> **Task item**
Produce an exact copy of the data below.

> **Records shown**
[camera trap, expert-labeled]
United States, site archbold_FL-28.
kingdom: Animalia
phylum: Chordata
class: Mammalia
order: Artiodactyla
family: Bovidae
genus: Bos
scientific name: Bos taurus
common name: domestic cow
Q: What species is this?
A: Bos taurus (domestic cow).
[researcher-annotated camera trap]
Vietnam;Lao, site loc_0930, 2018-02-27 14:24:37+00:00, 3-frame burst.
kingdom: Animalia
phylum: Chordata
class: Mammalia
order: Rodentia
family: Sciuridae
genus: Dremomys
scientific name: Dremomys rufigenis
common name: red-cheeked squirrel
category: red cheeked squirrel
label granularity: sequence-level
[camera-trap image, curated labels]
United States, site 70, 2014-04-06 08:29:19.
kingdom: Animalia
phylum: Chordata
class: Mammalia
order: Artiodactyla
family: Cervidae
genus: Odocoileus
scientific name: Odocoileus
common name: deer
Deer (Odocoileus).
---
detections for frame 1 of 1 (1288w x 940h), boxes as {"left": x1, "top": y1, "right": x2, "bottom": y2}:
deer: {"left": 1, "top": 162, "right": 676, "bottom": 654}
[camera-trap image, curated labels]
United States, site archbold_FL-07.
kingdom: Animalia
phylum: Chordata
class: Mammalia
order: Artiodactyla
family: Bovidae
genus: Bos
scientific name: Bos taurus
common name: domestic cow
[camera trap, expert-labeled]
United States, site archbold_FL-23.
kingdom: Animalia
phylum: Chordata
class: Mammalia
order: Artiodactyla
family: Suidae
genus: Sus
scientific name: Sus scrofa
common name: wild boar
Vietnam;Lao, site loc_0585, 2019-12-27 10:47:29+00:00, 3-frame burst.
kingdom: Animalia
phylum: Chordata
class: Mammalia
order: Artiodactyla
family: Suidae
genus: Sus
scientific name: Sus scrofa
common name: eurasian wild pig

> **Response below**
[camera trap, expert-labeled]
United States, site archbold_FL-28.
kingdom: Animalia
phylum: Chordata
class: Mammalia
order: Artiodactyla
family: Bovidae
genus: Bos
scientific name: Bos taurus
common name: domestic cow
Q: What species is this?
A: Bos taurus (domestic cow).
[researcher-annotated camera trap]
Vietnam;Lao, site loc_0930, 2018-02-27 14:24:37+00:00, 3-frame burst.
kingdom: Animalia
phylum: Chordata
class: Mammalia
order: Rodentia
family: Sciuridae
genus: Dremomys
scientific name: Dremomys rufigenis
common name: red-cheeked squirrel
category: red cheeked squirrel
label granularity: sequence-level
[camera-trap image, curated labels]
United States, site 70, 2014-04-06 08:29:19.
kingdom: Animalia
phylum: Chordata
class: Mammalia
order: Artiodactyla
family: Cervidae
genus: Odocoileus
scientific name: Odocoileus
common name: deer
Deer (Odocoileus).
---
detections for frame 1 of 1 (1288w x 940h), boxes as {"left": x1, "top": y1, "right": x2, "bottom": y2}:
deer: {"left": 1, "top": 162, "right": 676, "bottom": 654}
[camera-trap image, curated labels]
United States, site archbold_FL-07.
kingdom: Animalia
phylum: Chordata
class: Mammalia
order: Artiodactyla
family: Bovidae
genus: Bos
scientific name: Bos taurus
common name: domestic cow
[camera trap, expert-labeled]
United States, site archbold_FL-23.
kingdom: Animalia
phylum: Chordata
class: Mammalia
order: Artiodactyla
family: Suidae
genus: Sus
scientific name: Sus scrofa
common name: wild boar
Vietnam;Lao, site loc_0585, 2019-12-27 10:47:29+00:00, 3-frame burst.
kingdom: Animalia
phylum: Chordata
class: Mammalia
order: Artiodactyla
family: Suidae
genus: Sus
scientific name: Sus scrofa
common name: eurasian wild pig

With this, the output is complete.